How Much Longer?

I’ve been stuck in bed basically for seven months now, not able to stray to far from my bed because of the type of pain I’m in. The first specialists, my neurosurgeon, I saw after I had my newest MRI wasn’t very optimistic in December. He said they could do a spinal fusion of the three lower levels in my spine and those have super high complication rates and high failure rates. If a fusion fails you end up in a worse position than before. So he recommended looking into different pain management options. 

I remember feeling so defeated when I left that office. He mentioned that mom and I should look into signing up me for disability. I don’t think there is any shame in that but to be so young and have to start thinking about it... it felt like if I took that path I would be giving up and admitting defeat. I didn’t realize at that moment that I had to come to terms with the fact that I’m not just sick but I’m disabled. I’ve had to mourn dreams and ideas of who I thought I would or should be by twenty-seven. I remember telling mom on the ride back to her house that I felt worthless and like a burden on everyone I knew and loved. It’s not easy watching everyone live these full and rich lives while I’m still and always stuck.

But then I was handed hope when I saw a pain management doctor. It felt like maybe I had a shot at a more normal life. Even though I don’t believe there is anything wrong with receiving disability benefits I didn’t and don’t want that to be something I feel forced into right now. So when the doctor explained that I was the ideal candidate for spinal cord stimulator I was relieved. Because even if it doesn’t help I will know I’ve tried everything. I will know I haven’t given up. 

We started getting the ball rolling on this process. You have to have a psychiatric evaluation and clearance by a therapist. They have to send over a letter of clearance to your pain management doctor and then you have to decide which brand of stimulator you think would best suit you and your lifestyle. The doctor helps you go through the information and helps you weigh pros and cons. Then you get a trial stimulator that is taped to the outside of your back and a couple leads/cords are placed inside your spinal canal to send currents to your brain that helps to block the pain signals. You keep the trial device on for 10 days. Then if during those 10 days you feel a pretty significant improvement they recommend you get the actual stimulator. This requires a surgery where they place the device under the skin and place the leads in under the skin so no wires are visible. It will look like a pacemaker in that aspect. 

After I was handed this hope the world was struck with COVID-19. I had just completed my psychiatric evaluation and passed when we went into lockdown. That meant all elective procedures where cancelled. So I’ve been waiting and trying to keep positive. Waiting and knowing that it’s going happen. I got my hopes up when doctors were allowed to start doing elective procedures again. I called the office and asked for a timeline. I was told mid June hopefully. Now that it is almost mid

June and I’ve heard nothing, I made the decision to call again. That’s when the nurse explained to me that they don’t know when they will be able to do this surgery. Every device comes with a representative from that device’s company and since they travel to different hospitals and surgery centers in their assigned regions the surgery center where I will be having mine implanted at has decided that it is too big of a risk for Miss Rona to everyone involved. So even though I understand the reasoning and I also want people to stay safe I can’t help but feel disappointed. 

It’s frustrating when you feel like waiting is all you ever do. I’m still holding onto my hope that it will be within the next few months and that the stimulator is going to change a lot for me even though I understand I will never be completely pain free. But today I’m going to be sad that I have a lot more waiting to do and tomorrow I will focus on the positive things again. I’m so grateful to everyone in my life that is allowing me to wait and see instead of pushing into signing up for disability. I’m grateful I’m being allowed options instead of being pushed toward something that might be good short term but not long. I have a lot things to be grateful for and reasons to stay positive but in a journey like this it’s impossible not have days filled with disappointment.
---
Work instruction =>
Copy the account of waiting for a spinal cord stimulator, starting at "I’ve been stuck" and ending at "pain management options.", and change "neurosurgeon" to "spine surgeon". Rely only on the account of waiting for a spinal cord stimulator, drawing on nothing outside it.
---
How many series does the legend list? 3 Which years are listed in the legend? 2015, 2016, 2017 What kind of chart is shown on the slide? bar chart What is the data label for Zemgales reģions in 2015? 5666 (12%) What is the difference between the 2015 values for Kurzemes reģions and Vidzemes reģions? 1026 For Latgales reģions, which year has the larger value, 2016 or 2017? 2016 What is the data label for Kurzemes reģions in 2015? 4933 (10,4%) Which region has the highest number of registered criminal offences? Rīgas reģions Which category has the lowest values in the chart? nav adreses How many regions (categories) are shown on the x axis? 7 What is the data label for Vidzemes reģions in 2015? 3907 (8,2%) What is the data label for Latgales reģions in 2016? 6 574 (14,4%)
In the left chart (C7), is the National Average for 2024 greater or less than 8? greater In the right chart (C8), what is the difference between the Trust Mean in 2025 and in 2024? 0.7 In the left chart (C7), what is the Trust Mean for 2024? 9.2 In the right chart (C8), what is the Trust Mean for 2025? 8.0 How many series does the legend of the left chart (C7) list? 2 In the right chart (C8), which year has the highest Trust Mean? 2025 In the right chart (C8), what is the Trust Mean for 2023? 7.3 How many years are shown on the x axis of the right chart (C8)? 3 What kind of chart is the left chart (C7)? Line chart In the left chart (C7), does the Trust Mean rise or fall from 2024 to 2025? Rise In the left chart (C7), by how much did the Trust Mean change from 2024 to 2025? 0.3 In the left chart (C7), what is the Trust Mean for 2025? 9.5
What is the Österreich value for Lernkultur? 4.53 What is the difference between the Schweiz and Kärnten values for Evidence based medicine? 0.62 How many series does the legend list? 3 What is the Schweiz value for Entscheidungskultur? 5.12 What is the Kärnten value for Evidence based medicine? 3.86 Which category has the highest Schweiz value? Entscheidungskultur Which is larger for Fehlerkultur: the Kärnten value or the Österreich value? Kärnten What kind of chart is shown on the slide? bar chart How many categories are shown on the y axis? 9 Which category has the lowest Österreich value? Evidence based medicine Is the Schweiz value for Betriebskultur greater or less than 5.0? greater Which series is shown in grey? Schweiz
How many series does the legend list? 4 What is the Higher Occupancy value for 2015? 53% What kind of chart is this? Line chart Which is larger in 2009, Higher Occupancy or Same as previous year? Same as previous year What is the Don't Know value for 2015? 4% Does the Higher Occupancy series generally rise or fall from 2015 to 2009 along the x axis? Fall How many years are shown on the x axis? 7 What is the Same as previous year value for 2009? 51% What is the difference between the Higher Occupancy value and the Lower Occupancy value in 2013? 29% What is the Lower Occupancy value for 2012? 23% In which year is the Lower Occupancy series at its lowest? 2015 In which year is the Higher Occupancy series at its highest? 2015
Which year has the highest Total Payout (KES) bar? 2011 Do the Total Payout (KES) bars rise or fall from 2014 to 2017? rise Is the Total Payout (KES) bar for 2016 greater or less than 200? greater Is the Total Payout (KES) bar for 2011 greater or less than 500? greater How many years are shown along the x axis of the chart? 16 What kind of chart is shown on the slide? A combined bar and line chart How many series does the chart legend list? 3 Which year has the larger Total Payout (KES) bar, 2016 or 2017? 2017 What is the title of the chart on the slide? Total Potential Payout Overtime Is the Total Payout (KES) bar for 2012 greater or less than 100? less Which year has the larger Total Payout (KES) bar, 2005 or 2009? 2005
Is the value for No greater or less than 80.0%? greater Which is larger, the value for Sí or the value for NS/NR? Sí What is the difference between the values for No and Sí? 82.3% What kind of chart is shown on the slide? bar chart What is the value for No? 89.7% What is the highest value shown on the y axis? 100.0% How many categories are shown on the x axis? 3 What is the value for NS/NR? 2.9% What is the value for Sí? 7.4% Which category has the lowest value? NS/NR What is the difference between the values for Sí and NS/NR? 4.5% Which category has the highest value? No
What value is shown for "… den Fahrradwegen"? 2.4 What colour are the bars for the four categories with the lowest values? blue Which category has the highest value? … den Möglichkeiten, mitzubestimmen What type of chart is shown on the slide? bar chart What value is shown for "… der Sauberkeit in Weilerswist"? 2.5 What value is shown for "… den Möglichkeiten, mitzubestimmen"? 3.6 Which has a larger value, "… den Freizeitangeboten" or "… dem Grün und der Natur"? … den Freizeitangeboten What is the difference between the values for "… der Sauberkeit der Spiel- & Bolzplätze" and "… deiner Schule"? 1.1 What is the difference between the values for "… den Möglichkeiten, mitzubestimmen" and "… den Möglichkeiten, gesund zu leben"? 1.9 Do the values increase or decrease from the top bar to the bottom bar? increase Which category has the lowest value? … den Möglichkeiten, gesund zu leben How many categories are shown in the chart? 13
---
Completed exercise =>
I’ve been stuck in bed basically for seven months now, not able to stray to far from my bed because of the type of pain I’m in. The first specialists, my spine surgeon, I saw after I had my newest MRI wasn’t very optimistic in December. He said they could do a spinal fusion of the three lower levels in my spine and those have super high complication rates and high failure rates. If a fusion fails you end up in a worse position than before. So he recommended looking into different pain management options.